Friday, August 17, 2018
The main town of the Svalbard archipelago is called Longyearbyen and that is where the airport is together with harbour, shops, hotels, museums etc.
Its a small but very pleasant place whether you're working locally (e.g. at the satellite ground station) or a visitor waiting for their boat. There's a path for pedestrian heading up the centre to avoid the roads, even though there isn't much traffic.
I don't know whether it is busier in winter or summer as a lot of the activities rely on dark skies (aurora watching) or snow (for the snow mobiles). In the summer the latter stand idly by, waiting for winter:
There are hotels and restaurants for all budgets, from hostels to 4* luxury, from simple bread and soup to 12 course Nordic tasting menus (we found 10 courses enough and all totally yummy plus instagram-friendly).
Svalbard has an unusual status in that it is part of Norway (i.e. there is Norwegian sovereignty)
but it has a separate legal status under the Svalbard Treaty. This meant that we had to go through passport control to/from Svalbard and the shops are duty free.
The Svalbard Treaty allows signatories to engage in commercial activities there and in particular Russia has a mining town on Spitsbergen and many other countries research bases.
The harbour is very busy with boats coming and going.
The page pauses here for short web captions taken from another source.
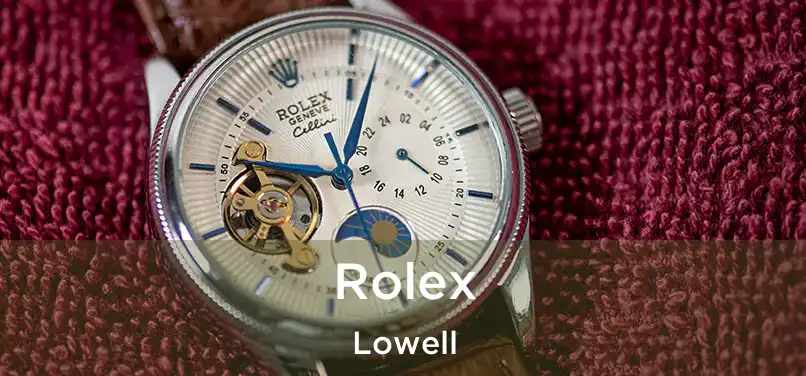 Rolex Lowell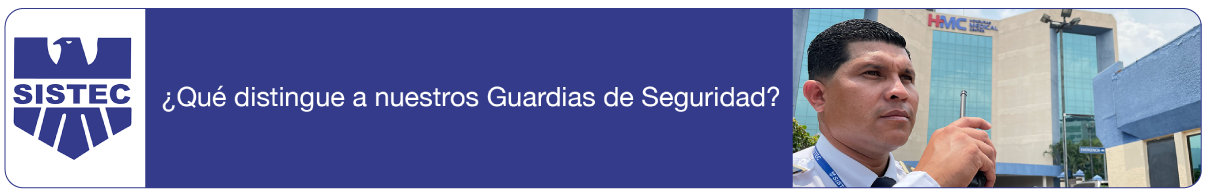 ¿Qué distingue a nuestros Guardias de Seguridad?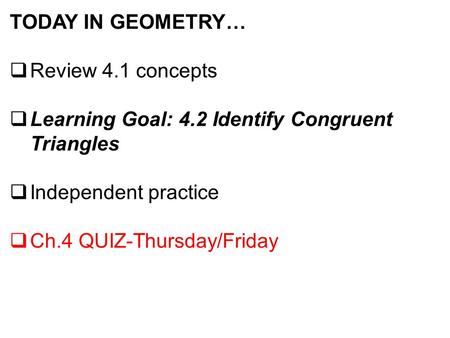 TODAY IN GEOMETRY…  Review 4.1 concepts  Learning Goal: 4.2 Identify Congruent Triangles  Independent practice  Ch.4 QUIZ-Thursday/Friday.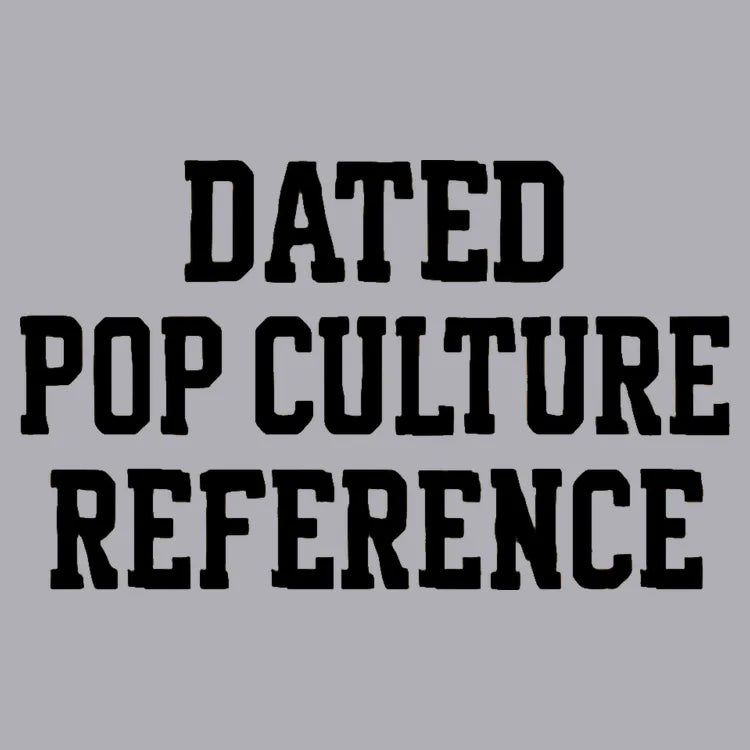 Dated Pop Culture Reference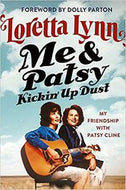 Me & Patsy Kickin' Up Dust - My Friendship with Patsy Cline by Loretta Lynn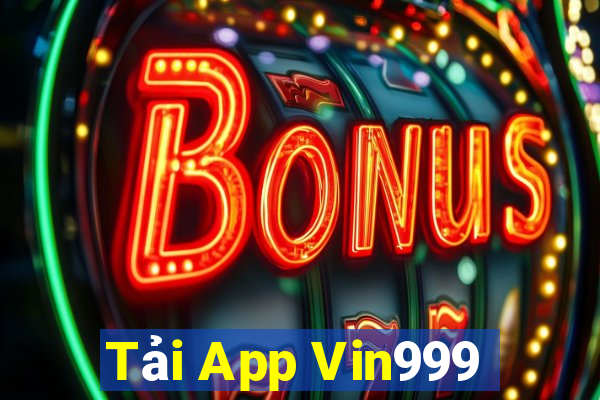 Tải App Vin999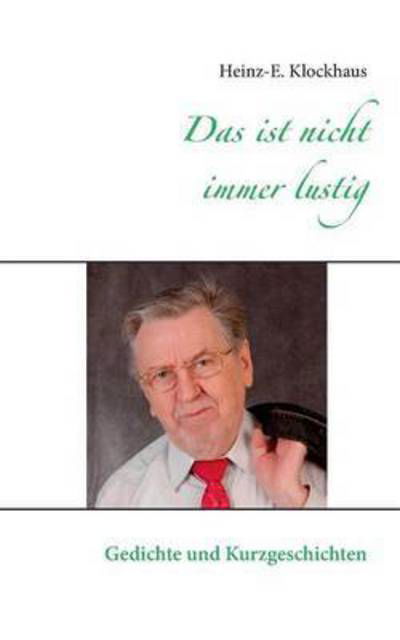 Cover for Klockhaus · Das ist nicht immer lustig (Book) (2016)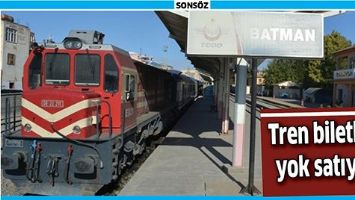 TREN BİLETLERİ YOK SATIYOR
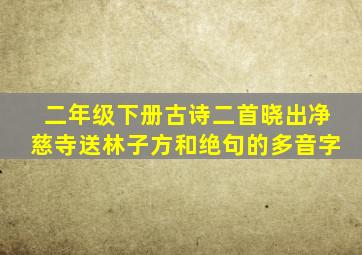 二年级下册古诗二首晓出净慈寺送林子方和绝句的多音字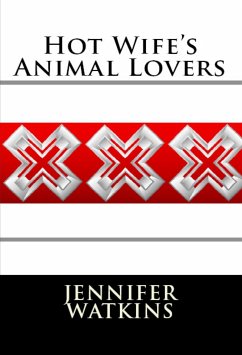 Hot Wife's Animal Lovers: Taboo Erotica (eBook, ePUB) - Watkins, Jennifer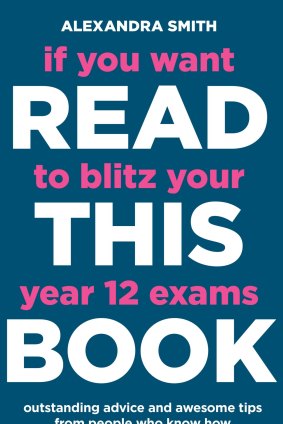 If You Want to Blitz Your Year 12 Exams ... Read this Book, by Alexandra Smith.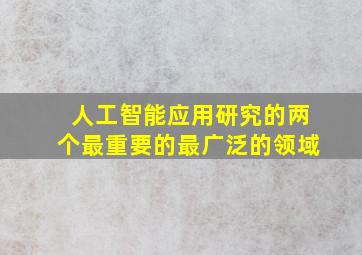 人工智能应用研究的两个最重要的最广泛的领域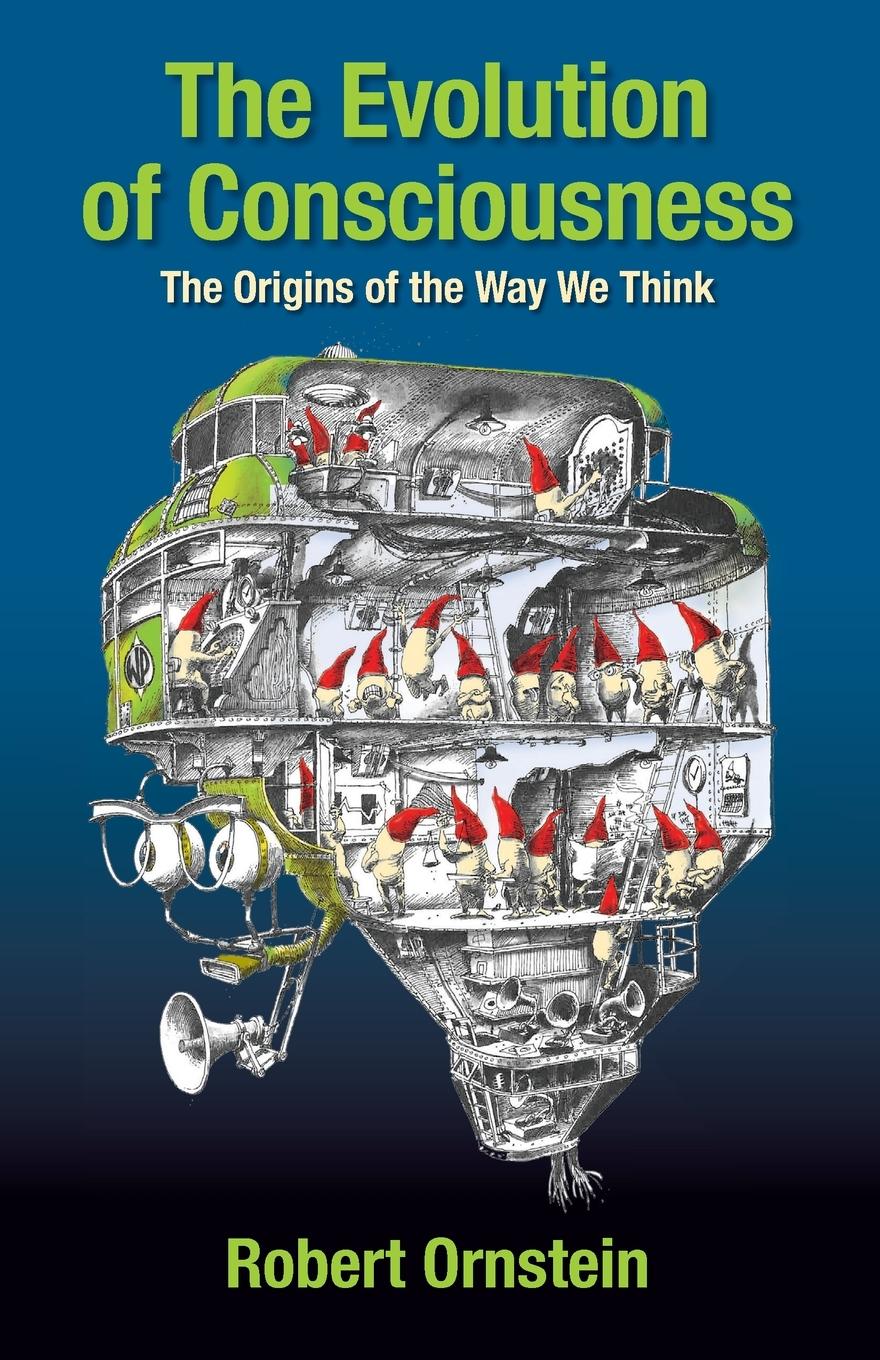 Cover: 9781949358971 | The Evolution of Consciousness | The Origins of the Way We Think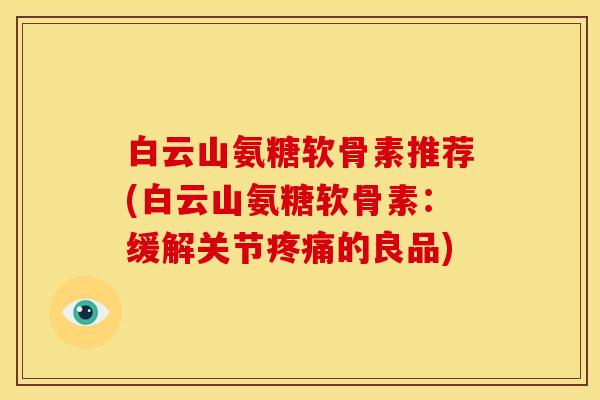白云山氨糖软骨素推荐(白云山氨糖软骨素：缓解关节疼痛的良品)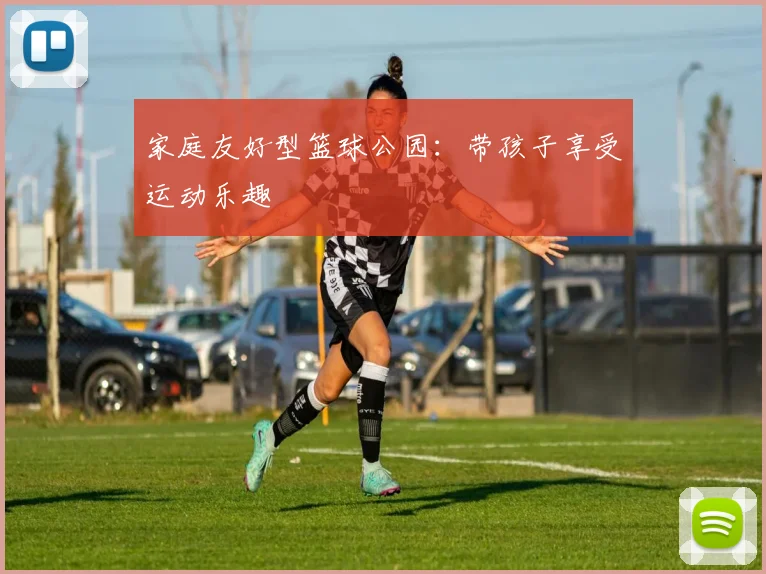 家庭友好型篮球公园：带孩子享受运动乐趣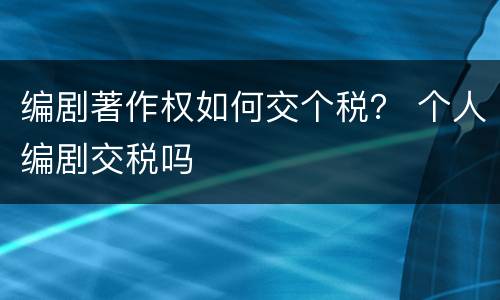 编剧著作权如何交个税？ 个人编剧交税吗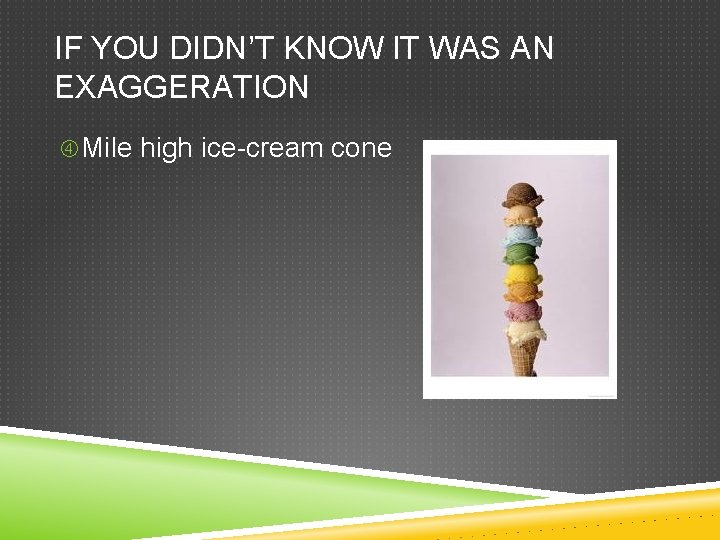 IF YOU DIDN’T KNOW IT WAS AN EXAGGERATION Mile high ice-cream cone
Chatting to my neighbours on the plane I found that they too were joining a boat (an icebreaker in their case) and that seemed to be common among visitors.
Some of the boats were dull tourist cruise ships but others had character:
Many were busy beavering away to fix repairs for the short time they were in port:
I went down to say hello to the crew of Valiente and got a friendly hello-see-you-tomorrow so left until then as they were clearly in turnaround mode.